**PROMPT**
Rewrite the records below as a numbered list, from the line with "In the context" through the line with "Answer: pixel 371", both included, with blank lines dropped. Leave out all other lines.

**SUPPLIED DATA**
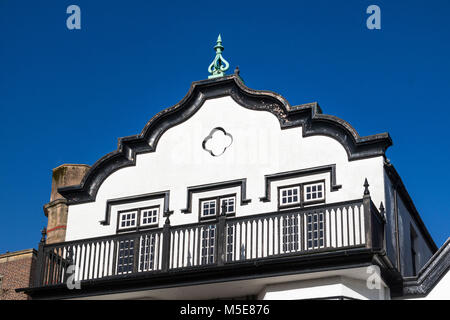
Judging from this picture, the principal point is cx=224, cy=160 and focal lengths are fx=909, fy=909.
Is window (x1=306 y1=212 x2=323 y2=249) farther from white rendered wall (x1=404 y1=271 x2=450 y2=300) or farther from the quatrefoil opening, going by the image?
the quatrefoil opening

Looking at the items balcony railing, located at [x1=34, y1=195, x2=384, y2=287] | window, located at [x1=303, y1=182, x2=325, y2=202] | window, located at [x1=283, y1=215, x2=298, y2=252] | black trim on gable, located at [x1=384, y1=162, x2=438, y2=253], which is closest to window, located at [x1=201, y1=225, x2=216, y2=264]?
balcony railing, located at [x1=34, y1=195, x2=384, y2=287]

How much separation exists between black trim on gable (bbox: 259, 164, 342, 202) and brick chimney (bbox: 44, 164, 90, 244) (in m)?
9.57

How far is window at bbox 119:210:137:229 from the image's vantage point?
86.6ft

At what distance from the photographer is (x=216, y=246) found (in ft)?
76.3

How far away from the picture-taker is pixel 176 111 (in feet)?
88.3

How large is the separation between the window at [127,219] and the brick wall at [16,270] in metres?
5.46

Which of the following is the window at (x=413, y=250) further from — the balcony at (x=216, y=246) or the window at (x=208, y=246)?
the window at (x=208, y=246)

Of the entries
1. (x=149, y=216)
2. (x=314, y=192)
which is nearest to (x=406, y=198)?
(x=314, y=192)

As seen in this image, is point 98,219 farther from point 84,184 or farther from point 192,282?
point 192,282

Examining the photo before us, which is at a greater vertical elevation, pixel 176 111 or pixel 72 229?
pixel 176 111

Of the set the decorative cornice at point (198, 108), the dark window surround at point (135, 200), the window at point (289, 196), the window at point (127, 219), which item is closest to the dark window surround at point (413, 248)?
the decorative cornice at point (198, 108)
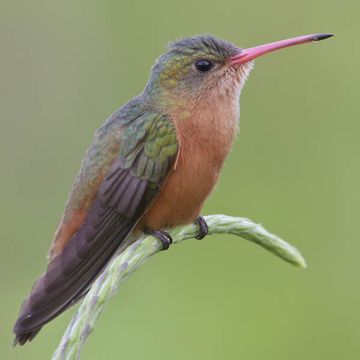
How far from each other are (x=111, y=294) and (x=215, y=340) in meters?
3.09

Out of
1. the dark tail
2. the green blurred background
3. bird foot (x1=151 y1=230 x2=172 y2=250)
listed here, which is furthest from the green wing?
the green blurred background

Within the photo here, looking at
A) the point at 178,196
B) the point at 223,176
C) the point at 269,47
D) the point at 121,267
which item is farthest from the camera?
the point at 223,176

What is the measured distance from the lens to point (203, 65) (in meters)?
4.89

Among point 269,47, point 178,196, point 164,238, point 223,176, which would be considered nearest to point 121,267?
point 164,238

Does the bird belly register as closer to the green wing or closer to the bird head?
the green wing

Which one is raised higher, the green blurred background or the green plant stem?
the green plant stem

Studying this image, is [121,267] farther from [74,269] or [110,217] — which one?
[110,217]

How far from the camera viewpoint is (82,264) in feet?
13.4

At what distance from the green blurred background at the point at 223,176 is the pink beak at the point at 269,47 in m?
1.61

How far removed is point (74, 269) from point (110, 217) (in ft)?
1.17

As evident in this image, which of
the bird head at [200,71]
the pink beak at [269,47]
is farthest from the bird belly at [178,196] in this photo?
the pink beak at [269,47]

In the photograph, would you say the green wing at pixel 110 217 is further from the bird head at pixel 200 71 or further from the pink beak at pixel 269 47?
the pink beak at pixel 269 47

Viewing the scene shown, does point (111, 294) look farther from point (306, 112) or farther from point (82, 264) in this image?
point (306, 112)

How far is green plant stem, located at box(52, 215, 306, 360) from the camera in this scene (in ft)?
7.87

---

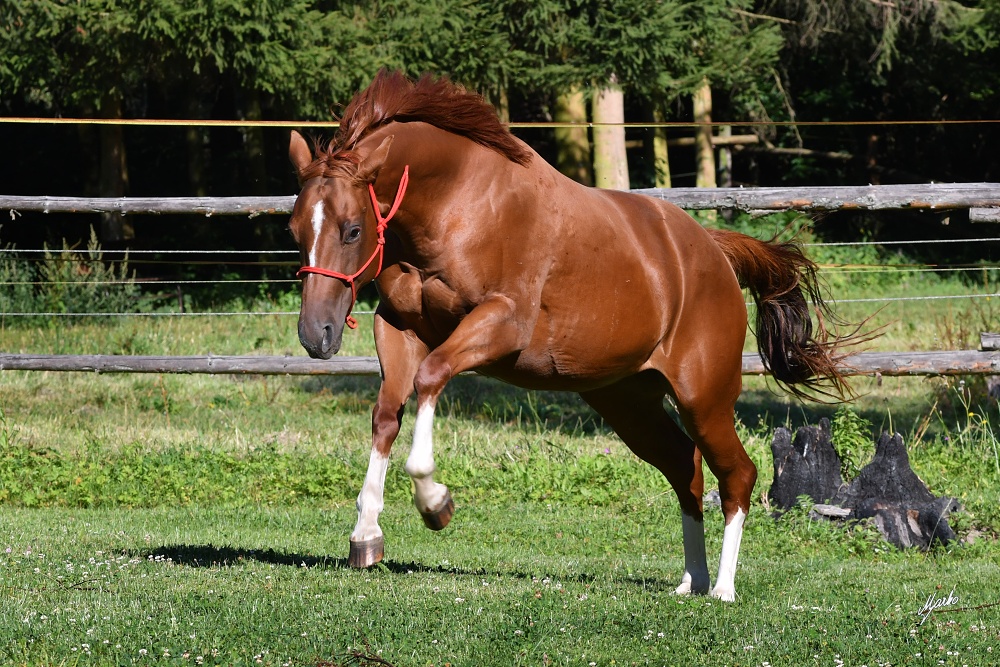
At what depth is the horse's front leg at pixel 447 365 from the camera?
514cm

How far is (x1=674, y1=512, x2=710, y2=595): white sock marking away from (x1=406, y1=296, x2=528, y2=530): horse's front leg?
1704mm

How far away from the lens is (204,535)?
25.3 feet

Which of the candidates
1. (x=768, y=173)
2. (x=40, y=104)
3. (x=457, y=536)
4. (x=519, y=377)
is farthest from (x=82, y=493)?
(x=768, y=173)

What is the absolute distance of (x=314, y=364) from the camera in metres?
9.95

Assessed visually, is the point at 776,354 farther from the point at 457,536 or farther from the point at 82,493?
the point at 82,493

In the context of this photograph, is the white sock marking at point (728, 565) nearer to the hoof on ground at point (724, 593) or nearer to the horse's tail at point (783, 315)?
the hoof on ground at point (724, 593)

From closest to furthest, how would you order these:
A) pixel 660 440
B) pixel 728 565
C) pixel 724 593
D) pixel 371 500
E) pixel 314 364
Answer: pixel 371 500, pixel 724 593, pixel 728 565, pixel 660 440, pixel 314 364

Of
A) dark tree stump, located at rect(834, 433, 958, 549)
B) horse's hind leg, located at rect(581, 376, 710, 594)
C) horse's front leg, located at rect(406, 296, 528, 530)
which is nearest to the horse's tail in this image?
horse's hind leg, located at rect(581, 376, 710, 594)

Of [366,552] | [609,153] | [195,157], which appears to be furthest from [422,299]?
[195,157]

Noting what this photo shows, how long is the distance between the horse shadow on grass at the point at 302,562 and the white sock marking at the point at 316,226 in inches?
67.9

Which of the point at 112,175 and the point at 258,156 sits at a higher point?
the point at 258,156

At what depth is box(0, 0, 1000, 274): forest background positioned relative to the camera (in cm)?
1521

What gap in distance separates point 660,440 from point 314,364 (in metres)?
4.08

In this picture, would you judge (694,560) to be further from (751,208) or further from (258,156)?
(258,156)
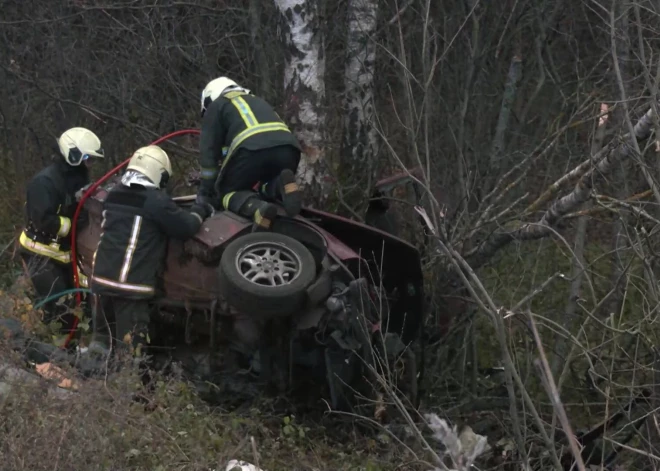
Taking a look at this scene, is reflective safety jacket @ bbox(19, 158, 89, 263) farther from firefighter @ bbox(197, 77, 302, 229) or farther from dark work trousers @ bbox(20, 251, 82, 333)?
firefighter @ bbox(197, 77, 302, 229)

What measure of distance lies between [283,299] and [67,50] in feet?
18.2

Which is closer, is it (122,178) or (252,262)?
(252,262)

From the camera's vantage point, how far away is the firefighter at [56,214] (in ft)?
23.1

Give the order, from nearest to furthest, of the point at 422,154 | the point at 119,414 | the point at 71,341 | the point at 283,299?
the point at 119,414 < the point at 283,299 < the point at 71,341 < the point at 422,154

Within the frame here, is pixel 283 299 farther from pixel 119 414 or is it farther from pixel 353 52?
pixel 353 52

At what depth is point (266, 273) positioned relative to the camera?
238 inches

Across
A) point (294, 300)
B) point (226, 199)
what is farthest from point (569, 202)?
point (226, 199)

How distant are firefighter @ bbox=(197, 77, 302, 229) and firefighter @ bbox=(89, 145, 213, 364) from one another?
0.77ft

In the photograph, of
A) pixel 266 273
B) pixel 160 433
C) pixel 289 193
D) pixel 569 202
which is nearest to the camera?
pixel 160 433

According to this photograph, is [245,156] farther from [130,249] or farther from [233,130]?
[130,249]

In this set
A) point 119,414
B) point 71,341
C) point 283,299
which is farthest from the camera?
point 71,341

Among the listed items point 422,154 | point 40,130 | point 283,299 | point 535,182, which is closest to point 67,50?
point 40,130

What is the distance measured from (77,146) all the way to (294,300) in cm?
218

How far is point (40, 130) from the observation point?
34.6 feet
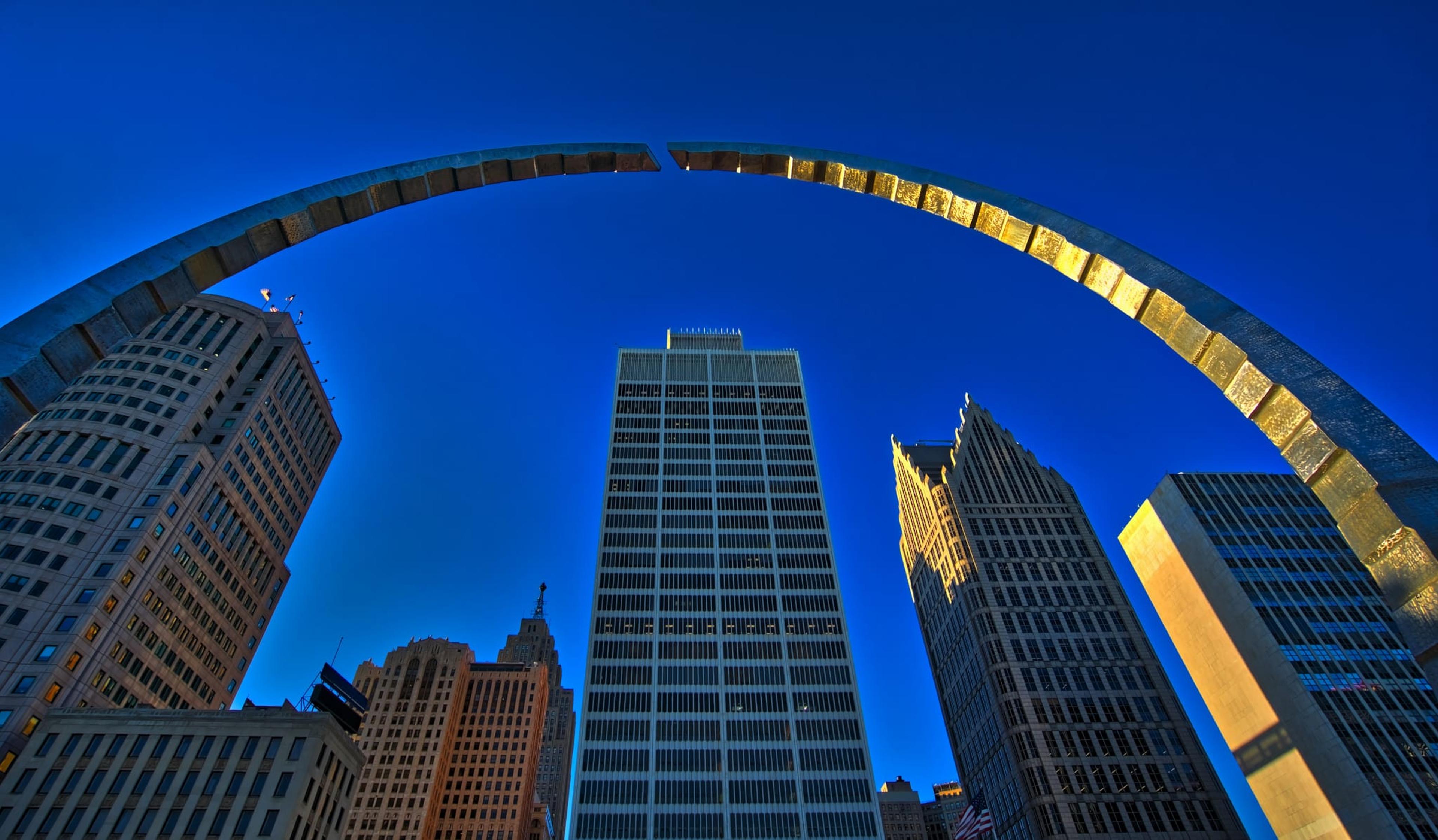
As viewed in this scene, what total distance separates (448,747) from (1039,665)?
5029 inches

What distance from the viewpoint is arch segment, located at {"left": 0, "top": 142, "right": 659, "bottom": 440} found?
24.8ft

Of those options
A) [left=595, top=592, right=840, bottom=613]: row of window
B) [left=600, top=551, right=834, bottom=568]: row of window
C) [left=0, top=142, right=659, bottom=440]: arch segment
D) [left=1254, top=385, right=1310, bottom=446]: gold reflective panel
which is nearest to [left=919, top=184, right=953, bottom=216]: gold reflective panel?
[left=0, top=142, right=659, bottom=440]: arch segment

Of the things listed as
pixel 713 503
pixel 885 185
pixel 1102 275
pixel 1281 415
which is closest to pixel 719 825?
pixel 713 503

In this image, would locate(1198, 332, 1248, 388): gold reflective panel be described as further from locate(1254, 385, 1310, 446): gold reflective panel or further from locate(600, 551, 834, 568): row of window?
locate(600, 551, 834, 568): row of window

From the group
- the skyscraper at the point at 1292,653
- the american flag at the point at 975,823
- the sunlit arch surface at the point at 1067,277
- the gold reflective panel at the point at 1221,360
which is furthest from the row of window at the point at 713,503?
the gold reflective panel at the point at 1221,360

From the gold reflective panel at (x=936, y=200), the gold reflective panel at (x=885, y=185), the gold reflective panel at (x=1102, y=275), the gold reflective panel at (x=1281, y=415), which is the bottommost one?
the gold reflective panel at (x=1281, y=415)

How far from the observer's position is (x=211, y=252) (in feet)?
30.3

**SOLVED PROBLEM**
1. In the context of this photograph, is the white sock marking at point (728, 565) nearer to the hoof on ground at point (724, 593) or nearer to the horse's tail at point (783, 315)?
2. the hoof on ground at point (724, 593)
3. From closest to furthest, how would you order these:
4. A) pixel 660 440
5. B) pixel 728 565
6. C) pixel 724 593
7. D) pixel 371 500
8. E) pixel 314 364
9. Answer: pixel 371 500, pixel 724 593, pixel 728 565, pixel 660 440, pixel 314 364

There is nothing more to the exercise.